═════ Trecho do texto

FELIZES TEMPOS DE PRIMAVERA

Há não muitos anos, Verão era Verão, Inverno era Inverno e, conseqüentemente, também Outono e Primavera tinham suas características bem marcadas. Quando as folhas das árvores, terminando seu ciclo de vida como folhas, desciam dos galhos ao sabor dos beijos dos ventos para banhar-se nas poças de chuva, era Outono. Quando flores de todas as espécies coloriam e perfumavam avenidas e ruas, era Primavera, clima agradável, quadro vivo de terna harmonia.
Durante os tais não muitos anos que passaram desde então, a cidade cresceu, inchou, multiplicando caminhos de asfalto onde havia árvores, substituindo cada semana inúmeras plantas por imóveis de grande altura ou por cabos telefônicos entre outros.
Até o majestoso chorão que bondosamente oferecia seus galhos às minhas pequenas mãos à janela da sala, da qual era verdejante cortina, foi sacrificado em nome da proteção dos canos do imóvel, dos carros que estacionassem nas proximidades, da limpeza da calçada, como se as folhas que tão gentilmente derramava para atapetar nossa entrada fossem sujeira...
O clima cedeu a tais forças e hoje temos todas as estações num mesmo dia e nenhuma na época esperada. Já não é possível saber quais as roupas adequadas pois manhãs frias podem seguir-se de tórridas tardes e estas, de noites frescas ou geladas...
Coisas de tempos muito apressados, industrializados, eletrônicos mas nem tão saudáveis...
Quando havia estações, no início do inverno, com sua maravilhosa caligrafia meu pai desenhava no calendário, dentro do quadrinho de cada dia, números decrescentes a partir de noventa. Cada dia, riscava um dos números que traçara, comunicando quantos faltavam para a esperada Primavera. Havia semanas que sentíamos longas como um filme chato, outras nem tanto até que, como flor incomparável , se oferecia a nosso encanto seu sorriso de particular plenitude, para anunciar a chegada do império dos jardins.

══════════

__Problema curto 1__. Segundo o texto sobre as estações, por quais motivos o chorão da janela da sala foi sacrificado? Responda em uma a três frases.

═════ Registros

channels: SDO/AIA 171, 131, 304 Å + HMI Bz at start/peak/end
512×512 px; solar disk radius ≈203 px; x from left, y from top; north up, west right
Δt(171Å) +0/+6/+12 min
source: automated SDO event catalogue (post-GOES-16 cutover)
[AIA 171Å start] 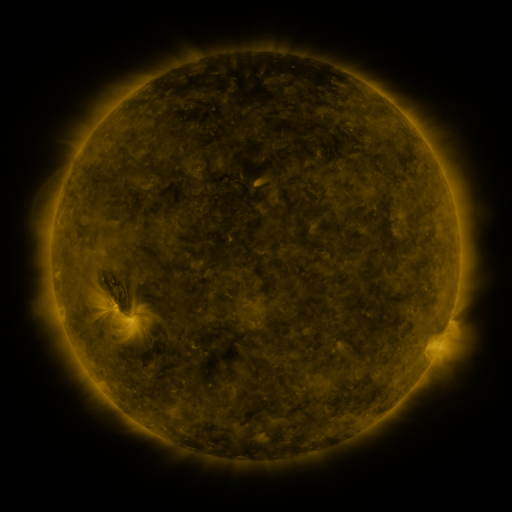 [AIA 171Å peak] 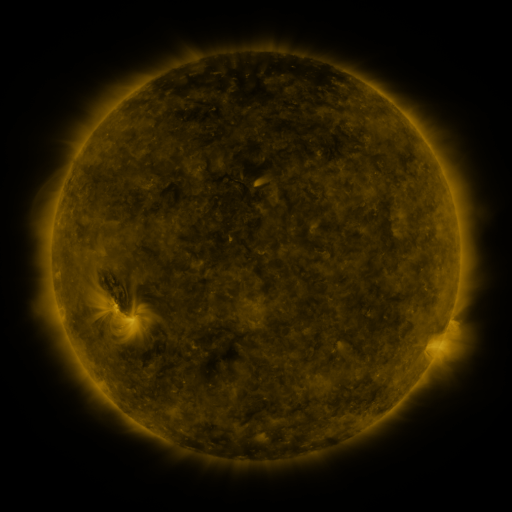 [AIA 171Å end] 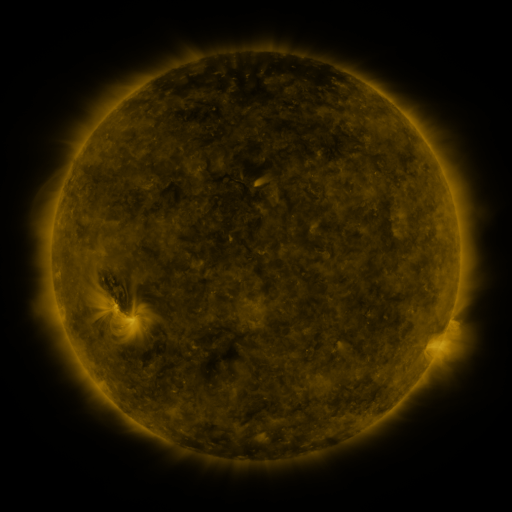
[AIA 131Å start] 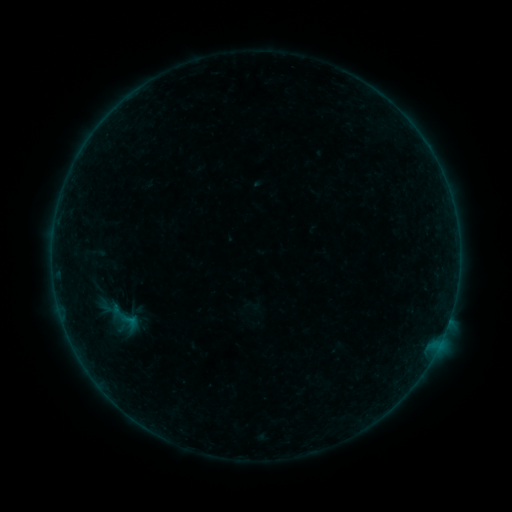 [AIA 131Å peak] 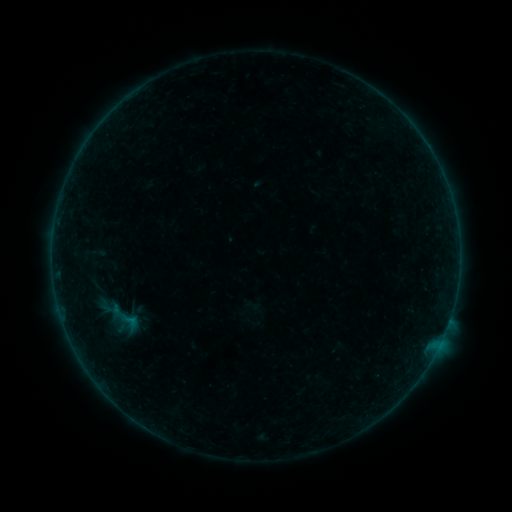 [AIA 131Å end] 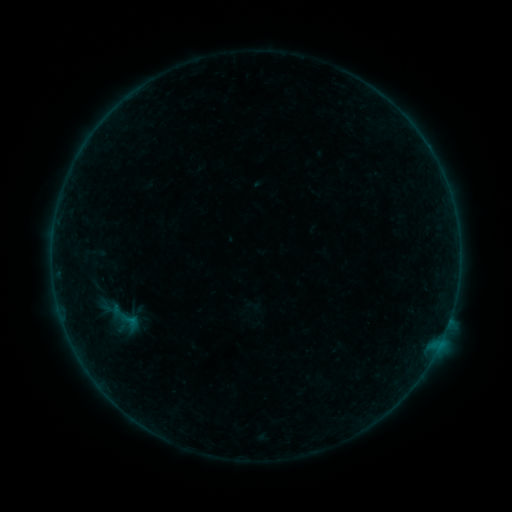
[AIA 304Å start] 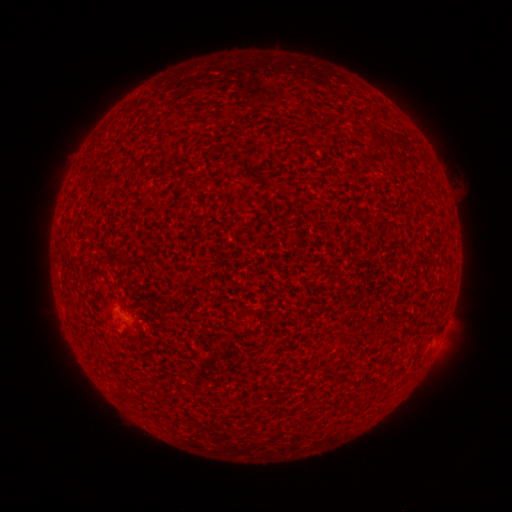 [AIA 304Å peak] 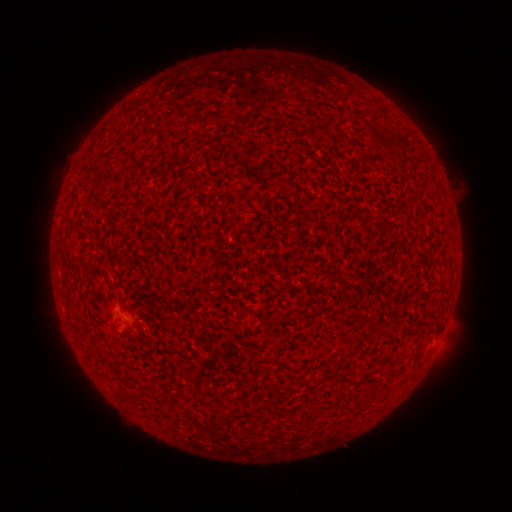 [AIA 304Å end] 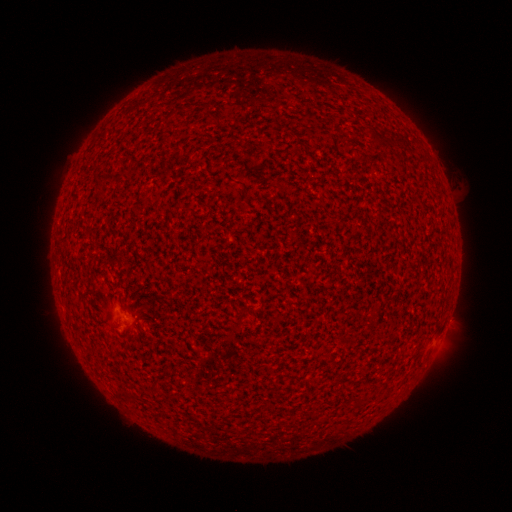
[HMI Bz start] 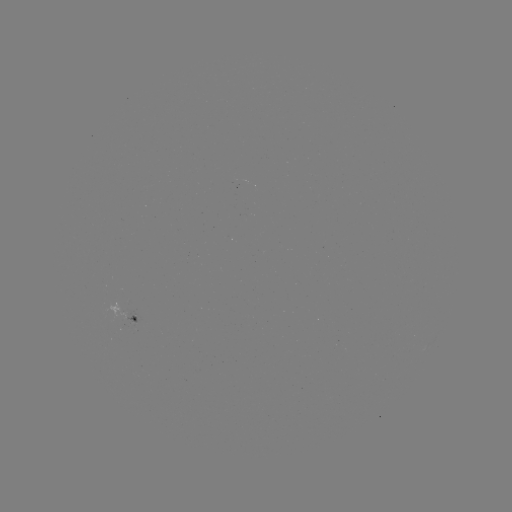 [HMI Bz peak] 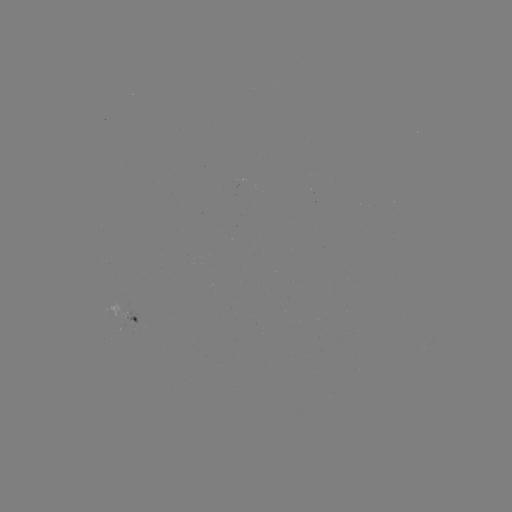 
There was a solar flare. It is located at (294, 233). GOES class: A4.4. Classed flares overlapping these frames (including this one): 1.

══════════

__Problema curto 2__. Disponha em uma tabela Markdown, com as colunas Nº e Linha, as linhas dos registros que vão do início até a linha com "source: automated SDO", ambas incluídas. Omita as linhas em branco.

__Solução escrita 1__. O chorão foi sacrificado em nome da proteção dos canos do imóvel, dos carros que estacionassem nas proximidades e da limpeza da calçada. As folhas que ele derramava sobre a entrada eram tratadas como se fossem sujeira.

__Solução escrita 2__.
| Nº | Linha |
|---|---|
| 1 | channels: SDO/AIA 171, 131, 304 Å + HMI Bz at start/peak/end |
| 2 | 512×512 px; solar disk radius ≈203 px; x from left, y from top; north up, west right |
| 3 | Δt(171Å) +0/+6/+12 min |
| 4 | source: automated SDO event catalogue (post-GOES-16 cutover) |